§ **Work task**:
Check each line of the records for "burst"; collect those that have it.

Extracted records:
◆ ◆ ◆ ◆ ◆
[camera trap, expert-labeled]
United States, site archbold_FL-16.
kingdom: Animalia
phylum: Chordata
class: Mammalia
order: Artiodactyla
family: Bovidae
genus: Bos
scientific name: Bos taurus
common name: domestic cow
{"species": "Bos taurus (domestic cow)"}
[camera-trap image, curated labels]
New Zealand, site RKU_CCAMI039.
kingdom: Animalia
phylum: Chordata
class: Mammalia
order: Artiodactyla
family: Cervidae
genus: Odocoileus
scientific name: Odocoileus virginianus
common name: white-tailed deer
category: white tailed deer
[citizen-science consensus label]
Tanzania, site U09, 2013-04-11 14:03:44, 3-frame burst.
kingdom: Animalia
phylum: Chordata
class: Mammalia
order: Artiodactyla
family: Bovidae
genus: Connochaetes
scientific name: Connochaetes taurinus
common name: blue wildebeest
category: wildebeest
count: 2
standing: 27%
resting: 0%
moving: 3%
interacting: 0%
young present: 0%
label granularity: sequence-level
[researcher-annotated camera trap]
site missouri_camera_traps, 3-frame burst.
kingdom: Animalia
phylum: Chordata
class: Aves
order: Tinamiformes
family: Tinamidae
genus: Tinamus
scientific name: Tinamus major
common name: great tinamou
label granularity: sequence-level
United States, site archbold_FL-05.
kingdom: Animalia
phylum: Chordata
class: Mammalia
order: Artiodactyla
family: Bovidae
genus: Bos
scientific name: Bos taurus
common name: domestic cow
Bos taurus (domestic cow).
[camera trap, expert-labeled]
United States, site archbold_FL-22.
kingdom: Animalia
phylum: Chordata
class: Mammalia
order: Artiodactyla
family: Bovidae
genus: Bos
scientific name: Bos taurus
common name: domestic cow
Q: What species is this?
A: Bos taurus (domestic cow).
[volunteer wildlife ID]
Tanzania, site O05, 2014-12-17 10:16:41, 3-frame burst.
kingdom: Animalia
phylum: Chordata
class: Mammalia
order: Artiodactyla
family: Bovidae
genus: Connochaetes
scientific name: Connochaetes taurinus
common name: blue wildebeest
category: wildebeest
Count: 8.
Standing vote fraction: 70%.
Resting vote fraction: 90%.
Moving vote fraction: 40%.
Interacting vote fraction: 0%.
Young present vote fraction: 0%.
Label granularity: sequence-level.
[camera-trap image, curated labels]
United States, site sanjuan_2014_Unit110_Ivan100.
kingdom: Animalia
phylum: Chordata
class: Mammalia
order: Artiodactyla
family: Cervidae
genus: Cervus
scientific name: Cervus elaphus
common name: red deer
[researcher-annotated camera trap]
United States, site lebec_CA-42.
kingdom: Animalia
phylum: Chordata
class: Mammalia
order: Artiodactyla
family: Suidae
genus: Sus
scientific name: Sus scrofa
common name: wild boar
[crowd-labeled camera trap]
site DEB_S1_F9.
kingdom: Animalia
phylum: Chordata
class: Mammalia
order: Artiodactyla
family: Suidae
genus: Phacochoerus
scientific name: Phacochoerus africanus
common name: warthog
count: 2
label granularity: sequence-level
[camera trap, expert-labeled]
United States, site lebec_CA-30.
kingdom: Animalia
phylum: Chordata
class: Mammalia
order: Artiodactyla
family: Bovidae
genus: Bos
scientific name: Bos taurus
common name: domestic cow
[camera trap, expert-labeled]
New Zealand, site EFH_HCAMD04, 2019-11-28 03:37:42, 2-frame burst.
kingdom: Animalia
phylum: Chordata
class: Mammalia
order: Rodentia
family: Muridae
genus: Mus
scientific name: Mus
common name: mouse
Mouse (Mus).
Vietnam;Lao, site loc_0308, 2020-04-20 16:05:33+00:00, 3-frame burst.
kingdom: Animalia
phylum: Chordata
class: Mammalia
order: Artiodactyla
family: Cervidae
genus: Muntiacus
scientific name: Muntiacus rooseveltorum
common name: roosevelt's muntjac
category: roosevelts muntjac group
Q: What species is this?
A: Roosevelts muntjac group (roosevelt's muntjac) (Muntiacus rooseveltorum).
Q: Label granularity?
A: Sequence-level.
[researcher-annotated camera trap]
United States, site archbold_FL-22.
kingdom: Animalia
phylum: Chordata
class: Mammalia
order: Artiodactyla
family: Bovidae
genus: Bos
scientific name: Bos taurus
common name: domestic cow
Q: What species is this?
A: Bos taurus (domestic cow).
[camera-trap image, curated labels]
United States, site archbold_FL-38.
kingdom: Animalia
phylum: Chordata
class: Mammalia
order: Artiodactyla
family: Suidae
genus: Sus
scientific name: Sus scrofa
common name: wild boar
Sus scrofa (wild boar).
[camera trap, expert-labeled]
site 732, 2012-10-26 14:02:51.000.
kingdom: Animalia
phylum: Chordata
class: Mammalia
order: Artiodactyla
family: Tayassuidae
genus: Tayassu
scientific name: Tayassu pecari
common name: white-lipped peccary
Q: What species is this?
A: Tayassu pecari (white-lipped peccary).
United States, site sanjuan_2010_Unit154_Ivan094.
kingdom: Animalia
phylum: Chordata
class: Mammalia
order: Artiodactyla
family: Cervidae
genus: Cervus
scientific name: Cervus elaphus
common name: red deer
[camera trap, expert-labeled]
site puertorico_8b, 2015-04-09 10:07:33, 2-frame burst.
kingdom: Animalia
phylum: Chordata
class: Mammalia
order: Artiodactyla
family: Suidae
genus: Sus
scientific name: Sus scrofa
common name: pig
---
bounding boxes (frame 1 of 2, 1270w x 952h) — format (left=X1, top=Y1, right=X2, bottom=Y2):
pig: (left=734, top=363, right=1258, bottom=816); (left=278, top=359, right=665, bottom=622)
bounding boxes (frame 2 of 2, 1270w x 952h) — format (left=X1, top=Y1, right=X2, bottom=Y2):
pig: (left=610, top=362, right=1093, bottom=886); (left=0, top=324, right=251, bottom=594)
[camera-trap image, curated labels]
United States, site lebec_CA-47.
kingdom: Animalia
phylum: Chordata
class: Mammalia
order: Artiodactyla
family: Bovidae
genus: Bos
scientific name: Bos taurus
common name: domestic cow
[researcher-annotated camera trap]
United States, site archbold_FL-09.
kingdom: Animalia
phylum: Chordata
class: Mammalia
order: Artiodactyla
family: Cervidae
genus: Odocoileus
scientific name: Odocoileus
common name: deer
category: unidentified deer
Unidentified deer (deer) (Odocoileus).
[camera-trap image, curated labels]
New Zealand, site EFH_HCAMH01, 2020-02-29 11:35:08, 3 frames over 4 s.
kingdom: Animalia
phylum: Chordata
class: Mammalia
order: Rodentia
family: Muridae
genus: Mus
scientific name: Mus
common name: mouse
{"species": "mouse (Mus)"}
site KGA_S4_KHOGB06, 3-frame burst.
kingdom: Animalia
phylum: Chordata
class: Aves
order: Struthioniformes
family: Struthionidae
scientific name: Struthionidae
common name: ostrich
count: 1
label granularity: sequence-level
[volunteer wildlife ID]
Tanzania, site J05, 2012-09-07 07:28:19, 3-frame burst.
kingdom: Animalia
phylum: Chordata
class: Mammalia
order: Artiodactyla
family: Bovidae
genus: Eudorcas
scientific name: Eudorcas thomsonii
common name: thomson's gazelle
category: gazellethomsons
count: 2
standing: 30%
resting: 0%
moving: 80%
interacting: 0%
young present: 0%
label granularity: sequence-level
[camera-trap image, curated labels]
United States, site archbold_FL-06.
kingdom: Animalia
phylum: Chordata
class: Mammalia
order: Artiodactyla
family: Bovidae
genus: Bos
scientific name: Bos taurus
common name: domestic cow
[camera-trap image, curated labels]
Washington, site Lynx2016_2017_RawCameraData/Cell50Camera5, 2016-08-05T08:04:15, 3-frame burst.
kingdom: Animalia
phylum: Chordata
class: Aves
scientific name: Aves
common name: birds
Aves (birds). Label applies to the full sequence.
◆ ◆ ◆ ◆ ◆
§ **Your solution**:
Tanzania, site U09, 2013-04-11 14:03:44, 3-frame burst.
site missouri_camera_traps, 3-frame burst.
Tanzania, site O05, 2014-12-17 10:16:41, 3-frame burst.
New Zealand, site EFH_HCAMD04, 2019-11-28 03:37:42, 2-frame burst.
Vietnam;Lao, site loc_0308, 2020-04-20 16:05:33+00:00, 3-frame burst.
site puertorico_8b, 2015-04-09 10:07:33, 2-frame burst.
site KGA_S4_KHOGB06, 3-frame burst.
Tanzania, site J05, 2012-09-07 07:28:19, 3-frame burst.
Washington, site Lynx2016_2017_RawCameraData/Cell50Camera5, 2016-08-05T08:04:15, 3-frame burst.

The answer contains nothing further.